--- Start Text provided ---
1. At a Glance – The Quiet Infra Consultant Printing Margins… and Burning Cash

There are companies that shout. Then there are companies that quietly sit in the background, drawing maps, approving designs, and billing the government before a single brick is laid.

Monarch Surveyors and Engineering Consultants Ltd belongs firmly to the second category.

At first glance, this looks like a dream smallcap:

  • Revenue: ₹172 Cr
  • PAT: ₹37 Cr
  • Operating Margin: ~30%
  • ROCE: ~28%
  • Debt: Almost negligible

Now pause.

Ask yourself: how many infra-related companies in India deliver 30% margins without owning a single construction asset?

That’s your first clue — Monarch doesn’t build roads, railways, or metros. It tells others how to build them.

And in that consulting layer, margins can look deceptively clean.

But here’s where the plot thickens.

  • Operating cash flow in FY26: ₹-38 Cr
  • Debtor days: jumped from 26 → 113 days
  • Working capital days: exploded from 2 → 242 days

So while the profit statement is smiling politely, the cash flow statement is screaming.

And yet, the market assigns it:

  • P/E: ~9.8
  • EV/EBITDA: ~6.2

Which is significantly below industry averages.

So what exactly is going on here?

Is this:

  • A hidden infra consultancy compounder?
--- End Text provided ---
--- Start Information provided ---
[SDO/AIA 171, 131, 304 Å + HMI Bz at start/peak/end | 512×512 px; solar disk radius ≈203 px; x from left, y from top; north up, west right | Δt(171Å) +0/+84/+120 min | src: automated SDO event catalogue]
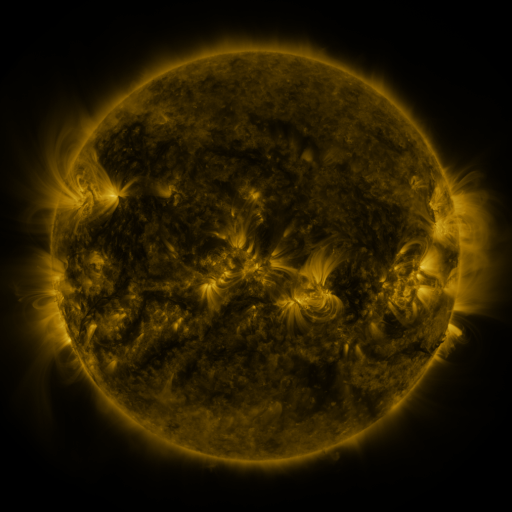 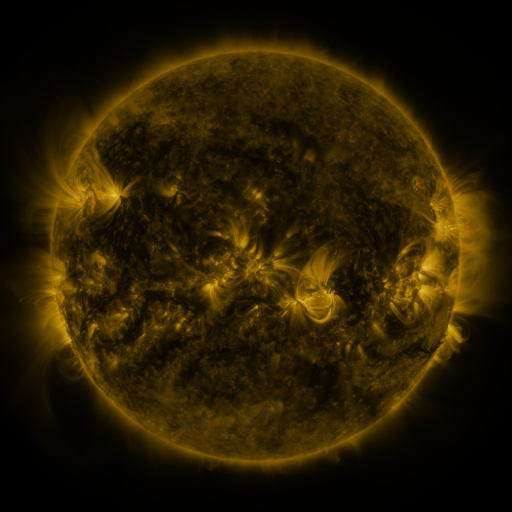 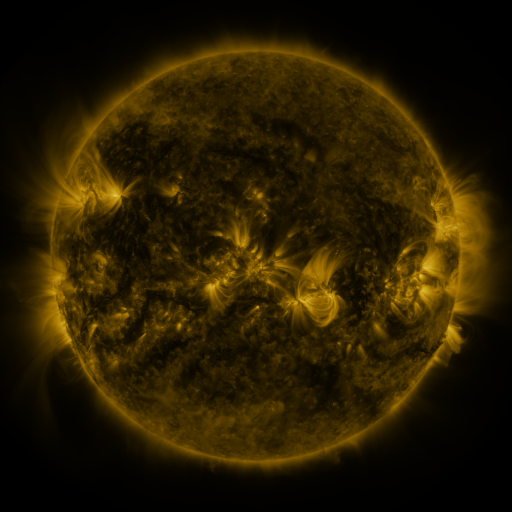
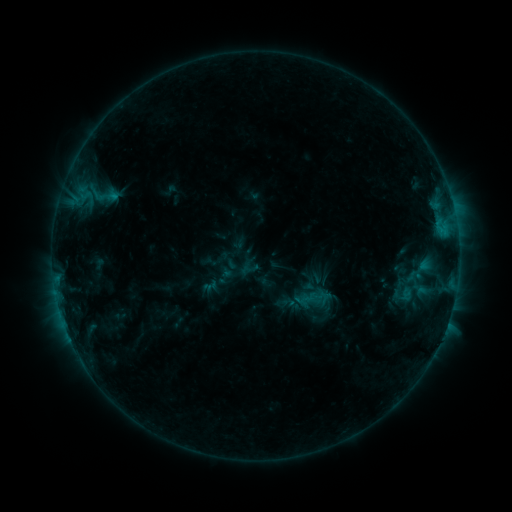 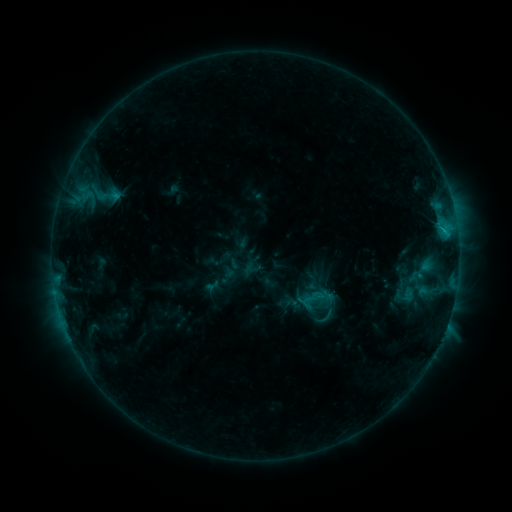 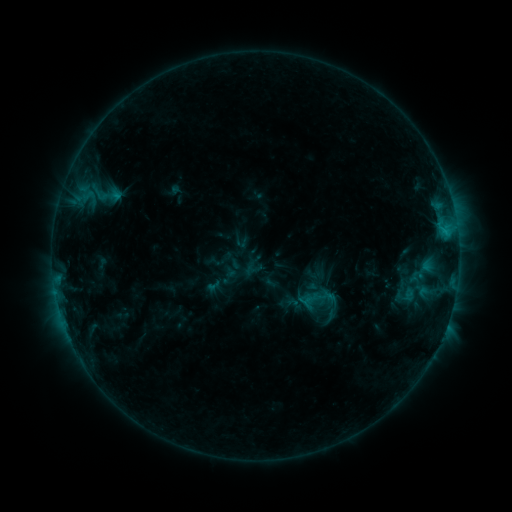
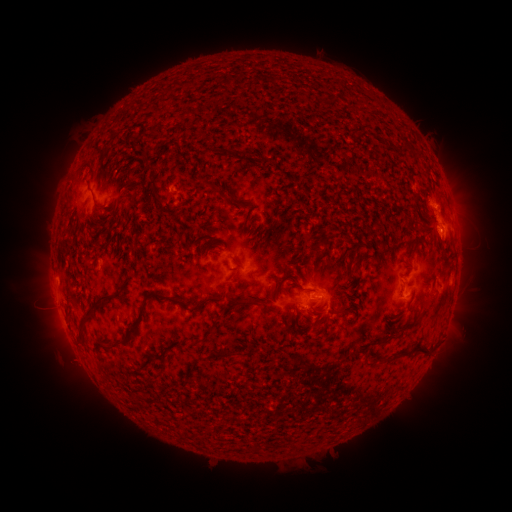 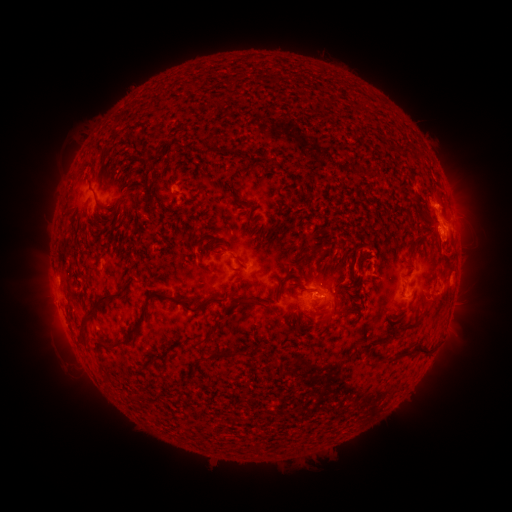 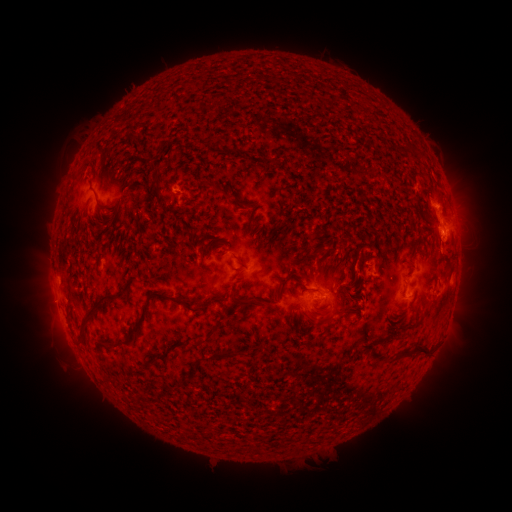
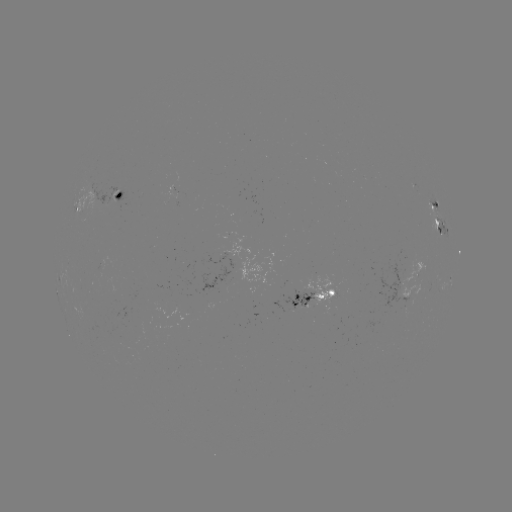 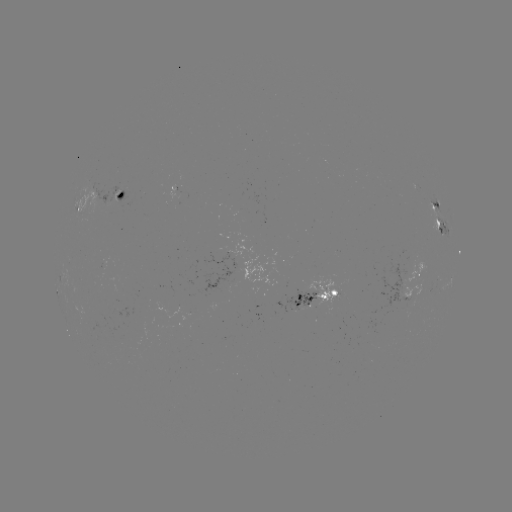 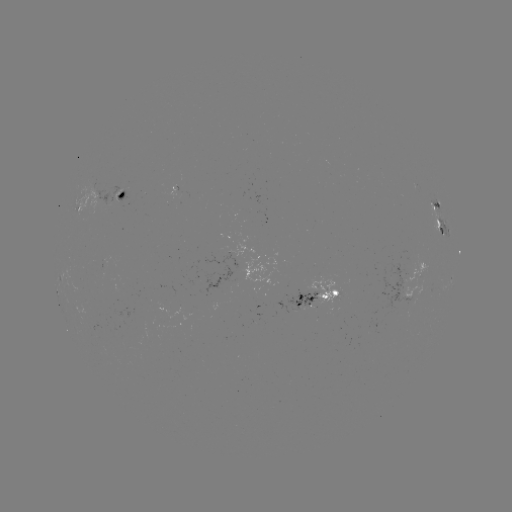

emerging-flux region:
--- End Information provided ---
- **What is asked**
A. In the write-up on Monarch Surveyors, what was the operating cash flow in FY26?
B. Carry on the write-up on Monarch Surveyors from the point where it stops.

- **Outputs in order**
A. ₹-38 Cr

B.
  • Or a classic SME mirage where profits don’t convert to cash?

Before jumping to conclusions, let’s dig layer by layer.


2. Introduction – The Consultant Nobody Notices Until It’s Too Late

Monarch Surveyors has been around since 1999, quietly building expertise in civil engineering consultancy.

Their job is simple in theory:

  • Survey land
  • Design infrastructure
  • Supervise execution

In reality, they sit at the earliest and most critical stage of infrastructure development.

Think about it:

Before a ₹1,000 crore highway gets built, someone has to:

  • Map the terrain
  • Prepare DPR (Detailed Project Report)
  • Handle land acquisition planning
  • Estimate costs

That “someone” is Monarch.

Which means:

They get paid before the project risk even begins.

No cement price volatility.
No contractor disputes.
No execution delays.

Sounds like a perfect business model.

But then why is the market pricing it at a discount?

And why is cash flow negative despite strong profits?

Let’s break this down further.


3. Business Model – WTF Do They Even Do?

Monarch is essentially an engineering brain without a construction body.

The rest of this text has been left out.